Bob Woodhead, who coached Burrow as a child described him as a “keen, enthusiastic and polite” young man.

“He was a privilege to coach, to be honest,” Mr Woodhead told the BBC.

“All I wanted to do was to help him progress.

“Despite everyone over the years saying he was too small, I just cast my mind back to (rugby league legend) Roger Millward.
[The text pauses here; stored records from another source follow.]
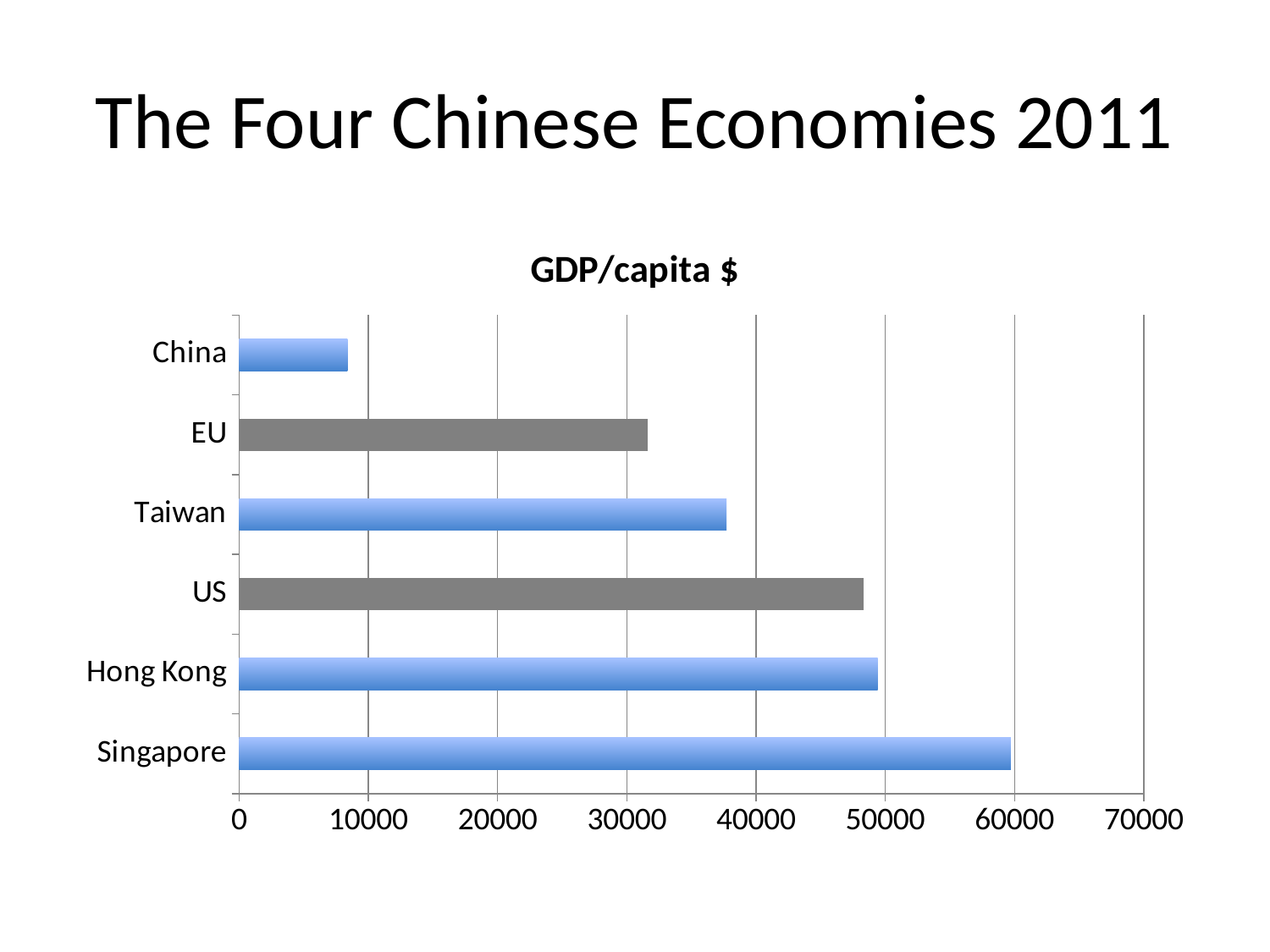
Is the value for Taiwan greater or less than 40000? less How many economies are plotted in the chart? 6 Is the value for Singapore greater or less than 50000? greater What is the title of the chart? GDP/capita $ What kind of chart is shown on the slide? bar chart Is the value for EU greater or less than 30000? greater Which bars in the chart are coloured grey rather than blue? EU and US Which economy has the lowest GDP/capita in the chart? China Which economy has the highest GDP/capita in the chart? Singapore Which has the larger GDP/capita, Taiwan or EU? Taiwan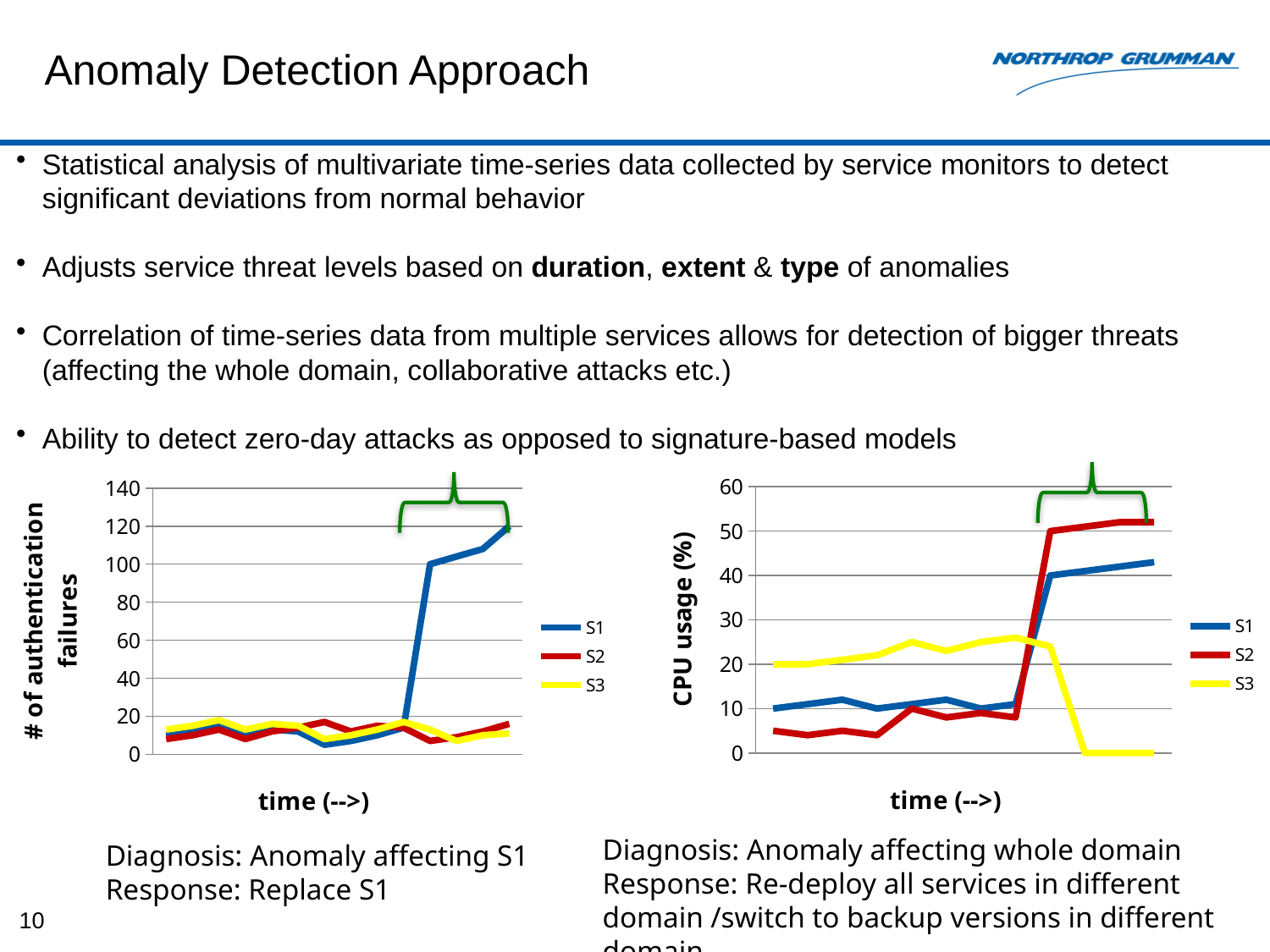
What is the y-axis label of the right chart? CPU usage (%) What is the x-axis label of the left chart? time (-->) What kind of chart is the left chart titled '# of authentication failures'? line chart In the right chart (CPU usage (%)), does the S3 series rise or fall toward the end of the time axis? fall How many series does the legend of the left chart (# of authentication failures) list? 3 How many series does the legend of the right chart (CPU usage (%)) list? 3 In the left chart (# of authentication failures), which series reaches the highest value? S1 In the right chart (CPU usage (%)), is the final value of S1 greater or less than 40? greater In the right chart (CPU usage (%)), which series has the larger value at the end of the time axis, S1 or S2? S2 In the left chart (# of authentication failures), is the highest value of S2 greater or less than 40? less In the left chart (# of authentication failures), is the final value of S1 greater or less than 100? greater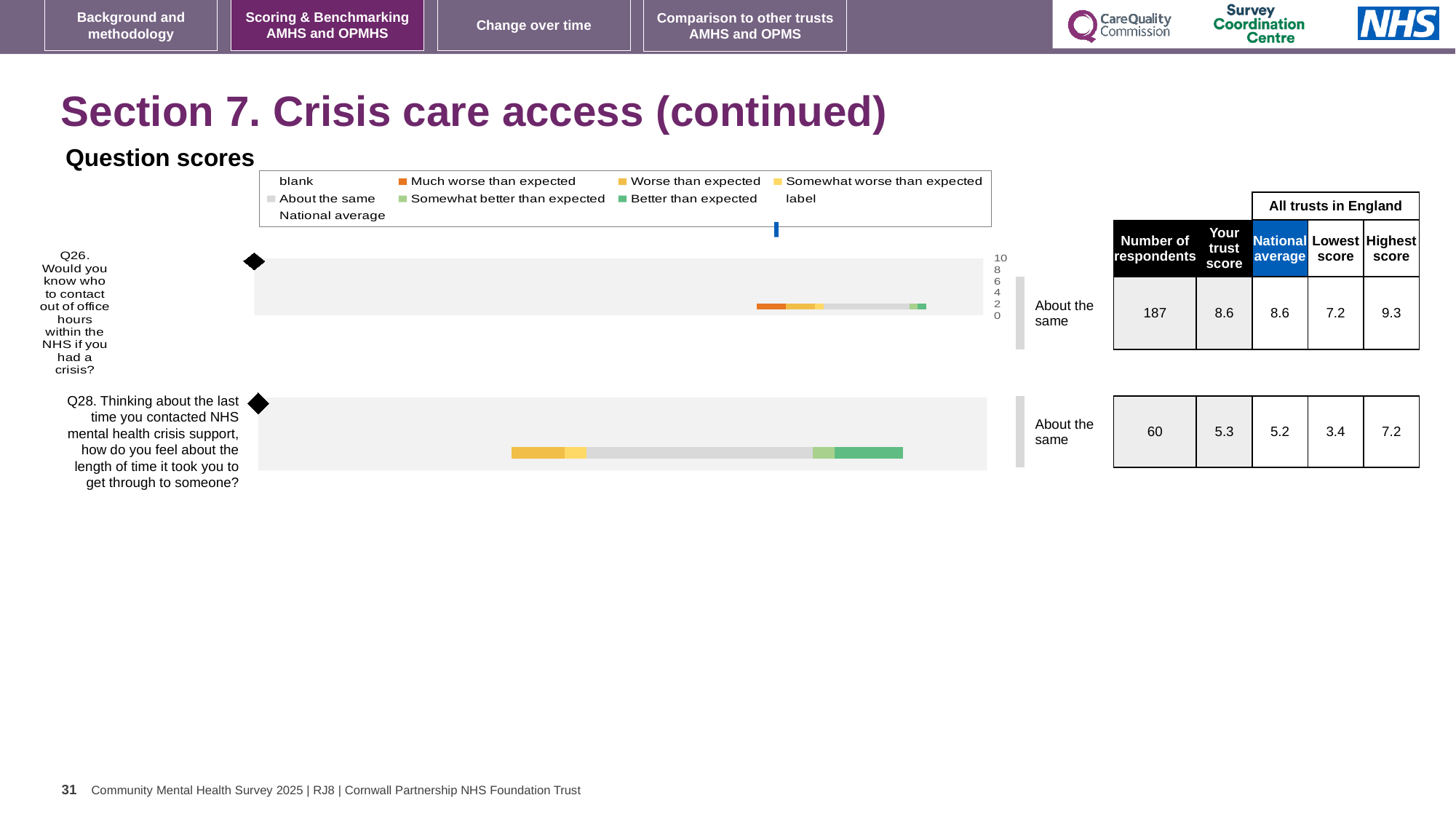
What is the lowest score among all trusts in England for Q28? 3.4 How many questions are plotted in the question scores chart? 2 What is the number of respondents for Q26 (Would you know who to contact out of office hours within the NHS if you had a crisis?)? 187 What is the highest score among all trusts in England for Q26? 9.3 What rating label is shown next to the Q28 bar? About the same What is the difference between the highest and lowest scores for Q28? 3.8 What kind of chart is used to show the question scores on this slide? bar chart Which question has the higher trust score, Q26 or Q28? Q26 What is the national average for Q28 (how do you feel about the length of time it took you to get through to someone)? 5.2 What is the difference between the highest and lowest scores for Q26? 2.1 What is the trust score for Q26 (Would you know who to contact out of office hours)? 8.6 Which is larger for Q28: the trust score or the national average? the trust score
Everyone said he was too small and look what he became over his career.”

His best friend and former teammate Kevin Sinfield was among the mourners gathering at the crematorium (Ian Hodgson/PA Wire)
His best friend and former teammate Kevin Sinfield was among the mourners gathering at the crematorium (Ian Hodgson/PA Wire)

In her first interview since his death,  Burrow’s wife Lindsey told BBC Breakfast last month: “He was an inspiration to so many. He was the face of the MND community.

“Despite the grief and the sadness, we have so much to be thankful for, for having him in our lives and making the world a better place to be.

“I’m proud to have been his wife for 17 and a half years and to have three beautiful children with Rob. I’ll do everything I can to make sure they’re brought up as Rob would want them to be – to be kind and caring and to appreciate the things in life. Rob was very much like that – very down to earth, never had an ego, such a lovely kind man.”

The Motor Neurone Disease Association paid tribute to the rugby star ahead of the funeral.

“Today, on Rob Burrow Day and the day of Rob’s funeral, we want to pay tribute to all he has done for the MND Association and the MND community.” the charity wrote on X.

“We will be forever grateful. Thank you Rob.”

Burrow spent his entire career with Leeds Rhinos and helped them win eight Super League titles.

He retired in 2017 but two years later it was revealed he had been diagnosed with MND.

Burrow was made an MBE in the 2021 New Year Honours for his services to rugby league and the MND community and made a CBE in the New Year Honours in 2024.